Movies.com
- Website type: Movies
- Available in: English
- Owner: Fandango Media
- Commercial: Yes
- Registration: Available, but not required

= Movies.com =

Former website

Movies.com was a website; the URL now redirects to that of its owner, Fandango Media.

The Walt Disney Company was using Movies.com in newspaper advertisements for Disney subsidiary films as early as 1996. Disney formally launched the site as a movie based resource in 2000. In 2001, a group of five film studios announced they were forming "Movielink" to provide video on-demand services. Shortly thereafter, The Walt Disney Company and Fox News Corp. announced that Movies.com would be a joint venture to access films and other content on the internet, allowing the fledgling audience of broadband internet to download movies on demand, then estimated to be about 10 million homes in the United States. Both ventures began to be investigated by the U.S. Antitrust Division. Fox pulled out of the joint venture in April 2002, citing the potential regulatory and logistical concerns with the concept.

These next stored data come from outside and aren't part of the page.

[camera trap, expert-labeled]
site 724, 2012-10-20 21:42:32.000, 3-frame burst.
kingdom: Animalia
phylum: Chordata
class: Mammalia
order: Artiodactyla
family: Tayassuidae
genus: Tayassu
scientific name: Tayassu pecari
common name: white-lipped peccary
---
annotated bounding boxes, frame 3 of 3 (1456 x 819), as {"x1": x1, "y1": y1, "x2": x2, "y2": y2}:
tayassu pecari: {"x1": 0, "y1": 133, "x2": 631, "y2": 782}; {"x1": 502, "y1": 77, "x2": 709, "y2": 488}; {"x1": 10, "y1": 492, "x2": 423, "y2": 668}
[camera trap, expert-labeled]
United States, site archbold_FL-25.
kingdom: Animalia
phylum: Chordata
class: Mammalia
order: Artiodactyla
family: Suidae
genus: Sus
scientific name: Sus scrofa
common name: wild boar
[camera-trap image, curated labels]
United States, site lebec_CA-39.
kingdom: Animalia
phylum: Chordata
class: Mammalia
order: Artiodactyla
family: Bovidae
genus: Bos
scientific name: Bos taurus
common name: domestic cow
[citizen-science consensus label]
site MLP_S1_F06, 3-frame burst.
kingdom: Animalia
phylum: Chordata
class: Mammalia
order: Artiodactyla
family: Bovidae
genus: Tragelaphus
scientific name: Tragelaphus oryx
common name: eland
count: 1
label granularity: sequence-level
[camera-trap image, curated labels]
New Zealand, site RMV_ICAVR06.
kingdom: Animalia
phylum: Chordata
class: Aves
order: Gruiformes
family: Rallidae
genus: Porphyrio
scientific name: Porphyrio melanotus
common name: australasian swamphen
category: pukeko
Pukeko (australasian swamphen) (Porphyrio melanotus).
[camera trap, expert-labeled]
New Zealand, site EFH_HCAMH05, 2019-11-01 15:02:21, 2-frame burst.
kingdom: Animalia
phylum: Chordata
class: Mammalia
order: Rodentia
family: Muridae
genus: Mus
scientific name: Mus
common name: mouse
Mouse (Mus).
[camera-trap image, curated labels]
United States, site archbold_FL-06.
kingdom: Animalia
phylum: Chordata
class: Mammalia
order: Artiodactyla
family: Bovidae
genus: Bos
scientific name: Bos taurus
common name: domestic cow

Fandango acquired the site from Disney in June 2008, at which time Movies.com had 1.9 million monthly unique visitors, compared to 6.3 million for Fandango.

The site was home to the award-winning webshow Statler and Waldorf: From the Balcony (2005–06), a bi-weekly movie preview webcast starring the Muppets. Another webshow featured Brandon Schantz and a movie spoof called The DiCaprio Code, parodying The Da Vinci Code.